Mighty William Schuman
Avery Fisher Hall, Lincoln Center
William Schuman: Circus Overture (Side show for Orchestra) – Violin Concerto (1959 version) – Andantino from Violin Concerto (1950 version) – Symphony No. 3
Francisco Ladron de Guevara-Finck (Violin)
Juilliard Orchestra, Leonard Slatkin (Conductor)
L. Slatkin (© Detroit Symphony Orchestra)
What could possibly account for the relative paucity of music by William Schuman in the past decade? As Leonard Slatkin showed last night, with a ravishing Juilliard Orchestra, Mr. Schuman was not simply “one of the bunch”, a member of the powerful cabal of composers who ruled American music in the 1950’s. If he didn’t compose an Adagio for Strings or popular Martha Graham ballets, Mr. Schuman was–is–a composer of stunning, surprising and multifaceted music.
It is so easy to say that William Schuman could have been a Roy Harris clone. Though one was an Okie, and the other a Noo Yawker, Schuman studied with Harris and wrote some music (like last night’s Third Symphony), which possessed the openness, the optimism and color which formed American music at that time.

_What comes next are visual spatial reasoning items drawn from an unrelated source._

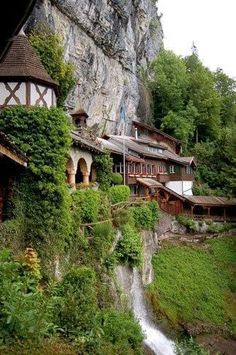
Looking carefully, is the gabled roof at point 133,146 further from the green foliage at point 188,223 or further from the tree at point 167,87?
the tree at point 167,87

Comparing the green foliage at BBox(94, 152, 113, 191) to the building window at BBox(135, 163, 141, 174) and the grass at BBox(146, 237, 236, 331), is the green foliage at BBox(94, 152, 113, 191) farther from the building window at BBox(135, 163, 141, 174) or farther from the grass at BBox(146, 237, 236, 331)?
the building window at BBox(135, 163, 141, 174)

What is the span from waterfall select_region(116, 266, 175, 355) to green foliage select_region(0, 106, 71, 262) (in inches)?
308

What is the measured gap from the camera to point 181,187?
48969 millimetres

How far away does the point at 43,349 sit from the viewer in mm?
8781

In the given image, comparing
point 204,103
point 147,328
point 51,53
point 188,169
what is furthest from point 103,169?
point 204,103

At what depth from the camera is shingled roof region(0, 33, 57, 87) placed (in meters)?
Result: 18.0

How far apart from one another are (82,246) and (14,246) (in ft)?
15.1

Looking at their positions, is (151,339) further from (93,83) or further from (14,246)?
(93,83)

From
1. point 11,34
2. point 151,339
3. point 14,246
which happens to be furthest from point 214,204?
point 11,34

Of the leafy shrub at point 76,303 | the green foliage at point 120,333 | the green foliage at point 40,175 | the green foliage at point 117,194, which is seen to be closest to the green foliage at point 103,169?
the green foliage at point 117,194

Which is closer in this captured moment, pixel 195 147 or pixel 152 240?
pixel 152 240

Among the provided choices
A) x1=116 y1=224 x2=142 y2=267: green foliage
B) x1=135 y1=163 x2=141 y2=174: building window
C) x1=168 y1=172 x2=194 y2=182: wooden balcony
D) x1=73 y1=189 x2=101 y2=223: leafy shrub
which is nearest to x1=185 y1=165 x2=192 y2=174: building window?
x1=168 y1=172 x2=194 y2=182: wooden balcony

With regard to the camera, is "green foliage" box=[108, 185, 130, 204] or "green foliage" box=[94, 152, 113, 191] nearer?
"green foliage" box=[108, 185, 130, 204]

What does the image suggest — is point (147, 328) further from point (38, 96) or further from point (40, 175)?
point (38, 96)
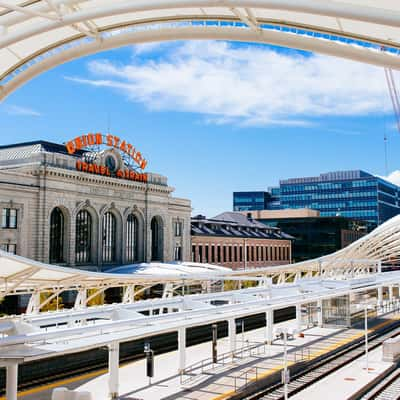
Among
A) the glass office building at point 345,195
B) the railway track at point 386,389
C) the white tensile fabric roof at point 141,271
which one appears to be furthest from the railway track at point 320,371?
the glass office building at point 345,195

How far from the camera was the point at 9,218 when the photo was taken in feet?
169

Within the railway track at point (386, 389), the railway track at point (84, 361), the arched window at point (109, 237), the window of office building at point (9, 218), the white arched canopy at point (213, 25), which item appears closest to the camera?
the white arched canopy at point (213, 25)

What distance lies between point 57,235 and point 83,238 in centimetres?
329

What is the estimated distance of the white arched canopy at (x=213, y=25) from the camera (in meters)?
10.0

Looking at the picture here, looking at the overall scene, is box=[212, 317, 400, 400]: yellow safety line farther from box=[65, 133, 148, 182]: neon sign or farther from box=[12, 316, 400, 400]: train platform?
box=[65, 133, 148, 182]: neon sign

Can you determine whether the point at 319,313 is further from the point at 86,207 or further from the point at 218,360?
the point at 86,207

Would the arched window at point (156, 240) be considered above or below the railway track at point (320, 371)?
above

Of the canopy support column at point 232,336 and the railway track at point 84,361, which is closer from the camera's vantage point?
the railway track at point 84,361

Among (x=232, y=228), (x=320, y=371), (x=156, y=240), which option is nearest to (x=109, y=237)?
(x=156, y=240)

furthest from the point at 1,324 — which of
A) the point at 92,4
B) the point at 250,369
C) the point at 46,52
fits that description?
the point at 250,369

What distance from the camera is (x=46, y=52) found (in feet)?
57.4

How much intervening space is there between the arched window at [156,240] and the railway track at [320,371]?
34394mm

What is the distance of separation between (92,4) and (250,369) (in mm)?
20430

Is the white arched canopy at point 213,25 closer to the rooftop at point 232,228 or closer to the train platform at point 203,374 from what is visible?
the train platform at point 203,374
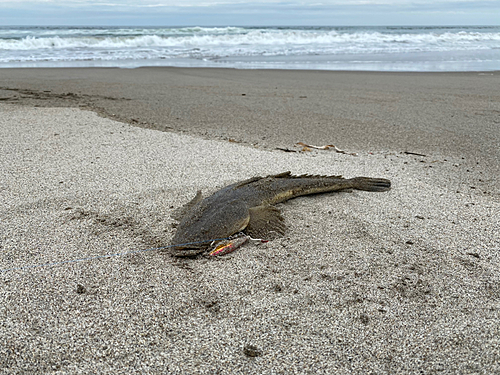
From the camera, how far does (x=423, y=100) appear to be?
7.92 m

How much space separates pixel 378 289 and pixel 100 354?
1553 millimetres

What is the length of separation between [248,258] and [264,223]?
0.40m

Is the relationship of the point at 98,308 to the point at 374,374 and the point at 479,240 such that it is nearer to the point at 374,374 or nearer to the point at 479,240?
the point at 374,374

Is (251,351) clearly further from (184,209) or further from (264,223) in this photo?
(184,209)

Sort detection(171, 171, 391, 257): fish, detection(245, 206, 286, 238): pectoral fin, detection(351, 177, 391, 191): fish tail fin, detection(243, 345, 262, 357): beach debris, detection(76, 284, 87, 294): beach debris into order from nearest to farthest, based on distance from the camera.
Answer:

That work is still Schuman’s most popular. But it was the Violin Concerto last night which showed an entirely different composer, a Schuman who was razor-dangerous, difficult, with a white-knuckle nervous energy.
Two years ago, Gil Shaham played the work brilliantly, but he accentuated the jazzy undertone, playing the cadenza with unerring ease. None of that was true with the young Mexican violinist Francisco Ladron de Guevara-Finck, who, from the beginning, showed how damned difficult the piece was. No, he didn’t mean to make it a chore, not by any means. But his violin, without the dulcet tones of Mr. Shaham became an instrument of wicked gestures, with counterpoint in the first movement cadenza that was almost violent.
When Mr. Shaham played it, I wrote that it really should become part of the repertoire, but he made it sound simple. Mr. Ladron de Guevara-Finck saw that this was a singular piece of American music. Yes, Schuman, a master of melody, provided some contrasts (mainly an ethereal English horn solo by Julia deRosa), and some funny oom-pah music, as well as passages of mnemonic bird music to accompany the violin. But Mr. Ladron de Guevara-Finck made it his acerbic contribution to great American music.
During those few moments when the orchestra played alone, Mr. Ladron de Guevara-Finck shook his head in rhythm, and one was thankful that he was only a human fiddle-player, not the Fiddler from Hell.
The piece had been revised several times, and for curiosity sake, Mr. Slatkin had Mr. Ladron de Guevara-Finck play the original slow movement after the intermission. The melody was mundane, and one must be thankful that Mr. Schuman revised it into two large movements.
The opening work was Music for a Sideshow, commissioned by the Serge Diaghilev of the Bronx, Billy Rose. Rose turned Carmen into Carmen Jones, urged Stravinsky to write a piece for elephants and got William Schuman to write another circus piece. The composer responded with a work trembling with drums, trumpets, a mawkish waltz and other dances, all in good fun.
The Third Symphony was introduced by Mr. Slatkin, who had a long friendship with the composer and is perhaps his greatest exponent. Mr. Schuman used four 18th Century forms–passacaglia, fugue, chorale and toccata–but the style was far too virile, the energy too palpable for an Classical Era.
This also showed how the Juilliard Orchestra could no more be called a “student ensemble” than William Schuman could have been called a “school administrator”. The fanfares echoing from each choir in the opening tested each division for expertise. The final toccata gave each soloist such blazingly fast passages that one was simply dazzled by the playing.
Dazzled and happy indeed that Mr. Slatkin played all the Schuman works with conviction, color and, above all, exhilaration.